EXERCISE REQUIREMENTS
Return the whole listing exactly as written.

SUPPLIED ENTRIES

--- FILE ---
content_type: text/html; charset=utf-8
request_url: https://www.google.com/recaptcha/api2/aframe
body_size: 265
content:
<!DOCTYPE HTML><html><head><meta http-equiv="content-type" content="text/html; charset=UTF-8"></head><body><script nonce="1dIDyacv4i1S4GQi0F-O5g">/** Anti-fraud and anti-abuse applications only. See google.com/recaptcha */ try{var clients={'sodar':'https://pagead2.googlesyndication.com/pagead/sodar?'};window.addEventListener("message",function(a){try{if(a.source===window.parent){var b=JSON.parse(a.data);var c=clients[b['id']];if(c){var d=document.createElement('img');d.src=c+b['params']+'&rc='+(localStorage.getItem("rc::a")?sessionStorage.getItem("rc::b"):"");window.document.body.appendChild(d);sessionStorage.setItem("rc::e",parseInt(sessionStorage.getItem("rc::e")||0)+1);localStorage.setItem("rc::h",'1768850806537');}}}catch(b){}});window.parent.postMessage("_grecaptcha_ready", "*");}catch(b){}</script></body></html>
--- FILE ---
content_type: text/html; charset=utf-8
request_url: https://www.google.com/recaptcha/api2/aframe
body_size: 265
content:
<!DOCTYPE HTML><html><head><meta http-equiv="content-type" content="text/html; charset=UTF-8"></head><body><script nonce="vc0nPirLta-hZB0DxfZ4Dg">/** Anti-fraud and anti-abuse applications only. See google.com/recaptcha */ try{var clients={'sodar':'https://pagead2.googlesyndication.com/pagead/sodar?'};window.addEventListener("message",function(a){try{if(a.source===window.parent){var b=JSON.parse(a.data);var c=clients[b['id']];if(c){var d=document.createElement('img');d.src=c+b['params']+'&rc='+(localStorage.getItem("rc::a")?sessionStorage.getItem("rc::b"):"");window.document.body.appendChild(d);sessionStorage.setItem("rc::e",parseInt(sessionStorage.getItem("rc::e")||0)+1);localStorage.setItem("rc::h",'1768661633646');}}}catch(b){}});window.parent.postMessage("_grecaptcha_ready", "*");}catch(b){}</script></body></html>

COMPLETED TASK
--- FILE ---
content_type: text/html; charset=utf-8
request_url: https://www.google.com/recaptcha/api2/aframe
body_size: 265
content:
<!DOCTYPE HTML><html><head><meta http-equiv="content-type" content="text/html; charset=UTF-8"></head><body><script nonce="1dIDyacv4i1S4GQi0F-O5g">/** Anti-fraud and anti-abuse applications only. See google.com/recaptcha */ try{var clients={'sodar':'https://pagead2.googlesyndication.com/pagead/sodar?'};window.addEventListener("message",function(a){try{if(a.source===window.parent){var b=JSON.parse(a.data);var c=clients[b['id']];if(c){var d=document.createElement('img');d.src=c+b['params']+'&rc='+(localStorage.getItem("rc::a")?sessionStorage.getItem("rc::b"):"");window.document.body.appendChild(d);sessionStorage.setItem("rc::e",parseInt(sessionStorage.getItem("rc::e")||0)+1);localStorage.setItem("rc::h",'1768850806537');}}}catch(b){}});window.parent.postMessage("_grecaptcha_ready", "*");}catch(b){}</script></body></html>
--- FILE ---
content_type: text/html; charset=utf-8
request_url: https://www.google.com/recaptcha/api2/aframe
body_size: 265
content:
<!DOCTYPE HTML><html><head><meta http-equiv="content-type" content="text/html; charset=UTF-8"></head><body><script nonce="vc0nPirLta-hZB0DxfZ4Dg">/** Anti-fraud and anti-abuse applications only. See google.com/recaptcha */ try{var clients={'sodar':'https://pagead2.googlesyndication.com/pagead/sodar?'};window.addEventListener("message",function(a){try{if(a.source===window.parent){var b=JSON.parse(a.data);var c=clients[b['id']];if(c){var d=document.createElement('img');d.src=c+b['params']+'&rc='+(localStorage.getItem("rc::a")?sessionStorage.getItem("rc::b"):"");window.document.body.appendChild(d);sessionStorage.setItem("rc::e",parseInt(sessionStorage.getItem("rc::e")||0)+1);localStorage.setItem("rc::h",'1768661633646');}}}catch(b){}});window.parent.postMessage("_grecaptcha_ready", "*");}catch(b){}</script></body></html>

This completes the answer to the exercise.